*Document excerpt:*
+++

Let’s take a look at the changing nature of the teacher-student relationship. It’s no longer Guru-Disciple – but what is it, really?
For millennia, the techniques of yoga were passed down from teacher (guru) to student (shisya) in a sacred exchange. But today, in the booming yoga industry, it's (downward-facing) dog-eat-dog. The Hindu discipline of yoga is big, big business in the West. Teaching yoga has become a favored second career.
The Yoga Sutras of Patanjali follows the sacred eight-limbed path to enlightenment. The first limb is called "yama" and consists of 5 Sanskrit words that mean don't harm others, lie, steal, lust, or be greedy.
I’m not talking about larger than life public figures like Tiger Woods, Larry King or Arnold Schwarzenegger. The Catholic Church has experienced its fair share of sex scandals and politicians frequently get caught lying or cheating.

+++

*What to work on:*
1) How would you render the sentence "Teaching yoga has become a favored second career." from the yoga passage in Spanish?
2) Can you retype the yoga passage between "The Yoga Sutras" and "lying or cheating.", inclusive?
The material that comes next has no connection to the yoga passage.

*Raw data:*
+++

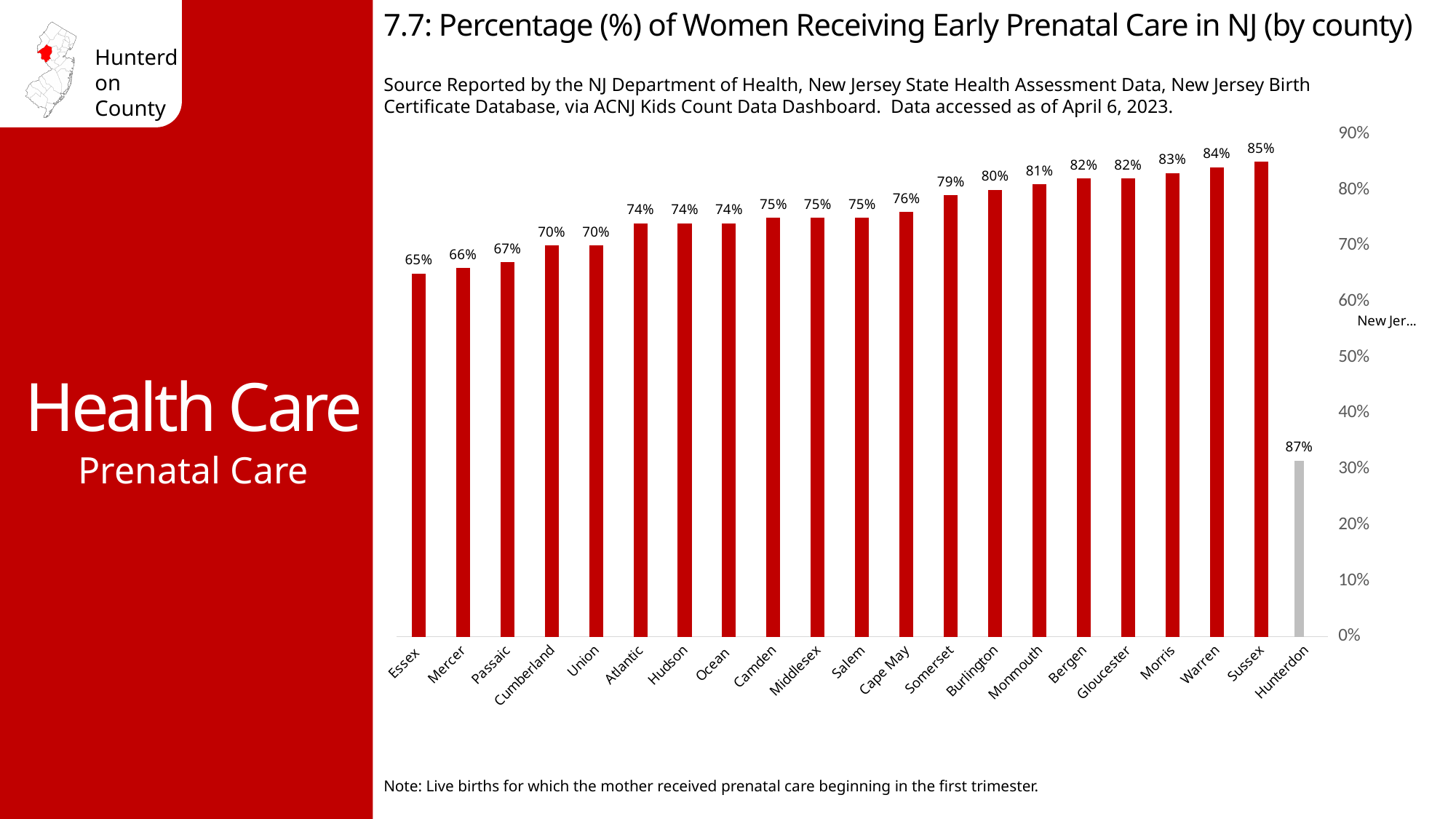
Which is larger, the value for Morris or the value for Cape May? Morris What percentage of women received early prenatal care in Bergen county? 82% Do the values generally rise or fall from Essex to Sussex along the x axis? Rise What kind of chart is shown on the slide? Bar chart What is the difference between the values for Sussex and Essex? 20 percentage points What is the value shown for Cumberland? 70% What is the difference between the values for Warren and Burlington? 4 percentage points Which county has the lowest percentage of women receiving early prenatal care? Essex How many counties are shown on the x axis? 21 Which county's bar is coloured gray instead of red? Hunterdon What is the value for Somerset? 79% Is the value for Union greater or less than 60%? greater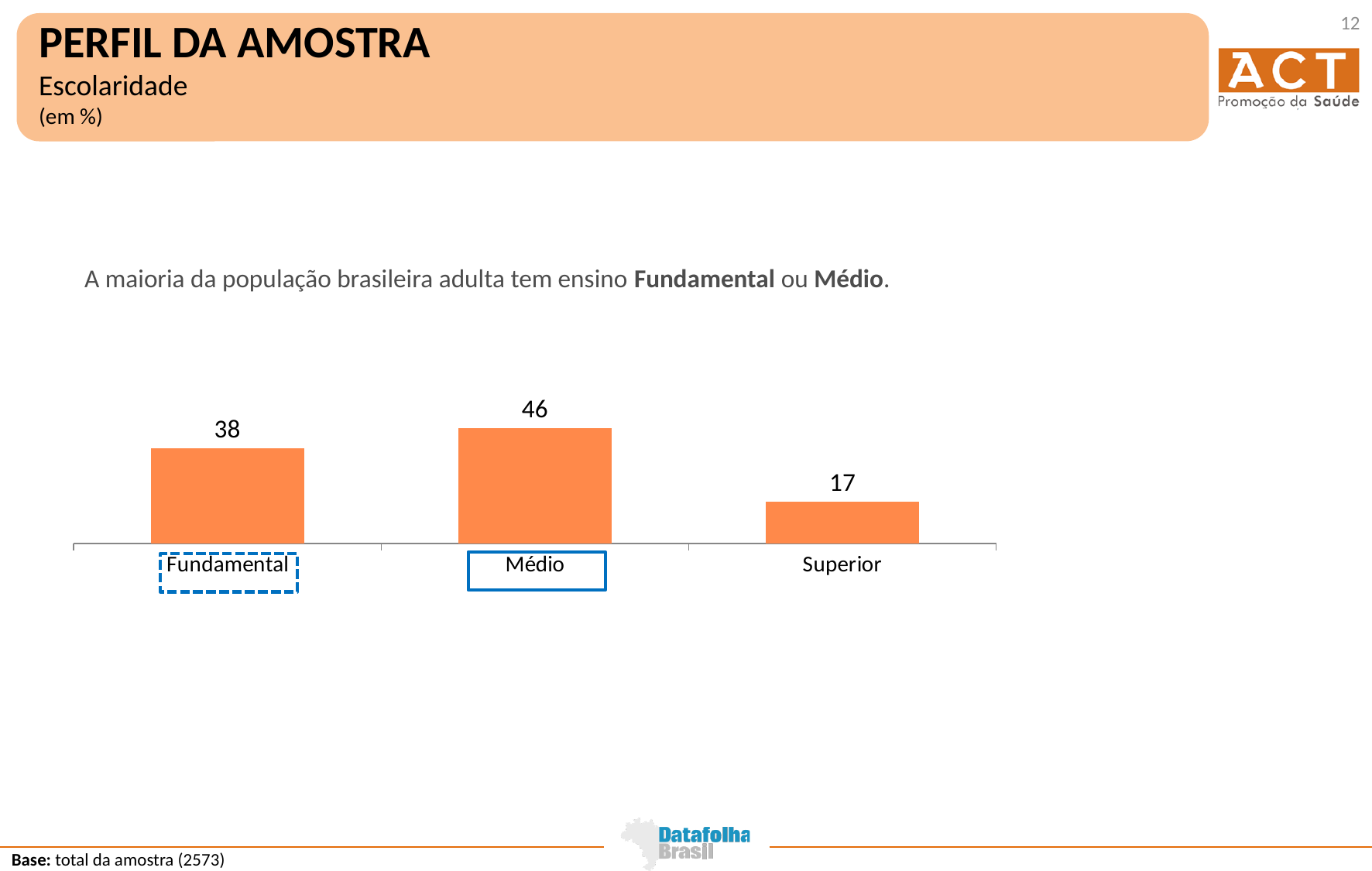
Which category has the lowest value? Superior How many categories are shown in the chart? 3 What kind of chart is shown on the slide? bar chart Which is larger, the value for Fundamental or the value for Superior? Fundamental What is the difference between the values for Médio and Fundamental? 8 What is the value for Fundamental? 38 What is the total of the three values shown in the chart? 101 What is the base (sample size) stated at the bottom of the slide? 2573 What is the value for Médio? 46 Which category has the highest value? Médio What is the value for Superior? 17 What is the difference between the values for Fundamental and Superior? 21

+++

*Solution set:*
1) Enseñar yoga se ha convertido en una segunda carrera predilecta.

2)
The Yoga Sutras of Patanjali follows the sacred eight-limbed path to enlightenment. The first limb is called "yama" and consists of 5 Sanskrit words that mean don't harm others, lie, steal, lust, or be greedy.
I’m not talking about larger than life public figures like Tiger Woods, Larry King or Arnold Schwarzenegger. The Catholic Church has experienced its fair share of sex scandals and politicians frequently get caught lying or cheating.